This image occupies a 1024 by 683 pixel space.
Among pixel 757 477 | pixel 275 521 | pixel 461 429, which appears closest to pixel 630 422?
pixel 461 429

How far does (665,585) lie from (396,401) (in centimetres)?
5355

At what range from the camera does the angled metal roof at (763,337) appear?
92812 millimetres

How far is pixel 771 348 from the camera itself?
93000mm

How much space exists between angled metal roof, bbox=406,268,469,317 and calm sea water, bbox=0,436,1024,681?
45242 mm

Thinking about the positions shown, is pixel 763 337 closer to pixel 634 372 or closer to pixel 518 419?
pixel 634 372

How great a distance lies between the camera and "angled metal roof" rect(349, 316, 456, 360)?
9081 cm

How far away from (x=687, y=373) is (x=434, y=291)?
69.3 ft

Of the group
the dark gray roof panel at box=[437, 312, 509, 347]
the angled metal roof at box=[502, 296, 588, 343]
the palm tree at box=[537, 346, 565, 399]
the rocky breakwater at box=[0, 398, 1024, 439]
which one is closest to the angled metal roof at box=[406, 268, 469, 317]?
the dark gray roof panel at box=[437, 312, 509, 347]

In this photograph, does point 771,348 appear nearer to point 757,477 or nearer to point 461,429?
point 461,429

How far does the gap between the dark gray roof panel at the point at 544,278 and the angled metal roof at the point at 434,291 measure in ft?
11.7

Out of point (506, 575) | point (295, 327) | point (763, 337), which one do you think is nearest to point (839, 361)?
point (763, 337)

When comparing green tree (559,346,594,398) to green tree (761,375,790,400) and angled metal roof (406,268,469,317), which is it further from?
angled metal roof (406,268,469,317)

| Aim of the exercise |
Copy every one of the items above word for word, keeping each line unchanged.

| Result of this exercise |
This image occupies a 1024 by 683 pixel space.
Among pixel 757 477 | pixel 275 521 | pixel 461 429, which appears closest to pixel 630 422?
pixel 461 429

How far does (665,585) lie from (396,401) (in centimetres)?
5355

At what range from the camera does the angled metal roof at (763,337) appear?
92812 millimetres

How far is pixel 771 348 from the camera itself?
93000mm

How much space exists between angled metal roof, bbox=406,268,469,317 and calm sea water, bbox=0,436,1024,681?
45242 mm

Thinking about the positions shown, is pixel 763 337 closer to pixel 634 372 or closer to pixel 518 419?
pixel 634 372

How great a distance lies between the camera and "angled metal roof" rect(349, 316, 456, 360)?
9081 cm

How far away from (x=687, y=373) is (x=434, y=291)?
69.3 ft

Of the group
the dark gray roof panel at box=[437, 312, 509, 347]
the angled metal roof at box=[502, 296, 588, 343]
the palm tree at box=[537, 346, 565, 399]
the rocky breakwater at box=[0, 398, 1024, 439]
which one is closest to the angled metal roof at box=[406, 268, 469, 317]?
the dark gray roof panel at box=[437, 312, 509, 347]

In this photograph, does point 771,348 appear nearer to point 757,477 or nearer to point 461,429?
point 461,429

How far does the gap between the dark gray roof panel at the point at 544,278 and the angled metal roof at the point at 434,291 measure in ft?
11.7

Out of point (506, 575) | point (295, 327) | point (763, 337), which one do you think is nearest to point (839, 361)?
point (763, 337)

When comparing green tree (559,346,594,398) to green tree (761,375,790,400) and angled metal roof (406,268,469,317), which is it further from?
angled metal roof (406,268,469,317)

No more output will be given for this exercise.